-- Текст документа --
# # # #
Неудивительно, что именно в этих сложных условиях функционирования образования встают традиционные вопросы: "Что мы хотим?" и "Как получить?" вопросы гарантированности целевого заказа. Что можно требовать от образования? Ответ можно дать короткий, но непростой. Мы хотим воспитать личность активную и ответственную, способную к осмыслению жизни, к ее преобразованию, обладающую положительным отношением к труду, стратегией личной жизни и приверженную гуманистическим ценностям" (с. 3).
В заключение этого подраздела приведем большую выдержку из статьи [98] академика Б. В. Раушенбаха:
"Обратимся снова к вопросу о соотношении рационального и внерационального знания и поразмыслим, как усилить нравственное начало в современной жизни. Это стало настоятельной потребностью и у нас, и на Западе, однако пути возвращения нравственности принадлежащего ей по праву места в жизни общества далеко не ясны.
# # # #
-- Исходные данные --

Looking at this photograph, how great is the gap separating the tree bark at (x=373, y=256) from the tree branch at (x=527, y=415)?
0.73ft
# # # #
-- Задание --
Продолжите текст о нравственном начале в образовании и жизни общества, начиная сразу после его последнего предложения.

-- Результат выполнения --
В последнее время часто говорят в этой связи о необходимости гуманизации современной жизни. Речь, как я понимаю, идет о том, чтобы несколько потеснить "рациональную", технократическую мотивацию, дав место и духовности в формировании поведения как отдельного человека, так и общества в целом. Хотя термин "духовность" употребляется сегодня даже чаще, чем надо, общепринятого его определения не существует. Возможно, впрочем, что строгая терминология здесь излишня, поскольку это не понятие рациональной логики. В прошлом утверждали, что дух - это острие души, тогда духовность - наиболее высокие и тонкие стороны душевности. На мой взгляд, подобное высказывание можно принять в качестве некоторого, пусть не слишком точного указания на общую направленность понятия духовности.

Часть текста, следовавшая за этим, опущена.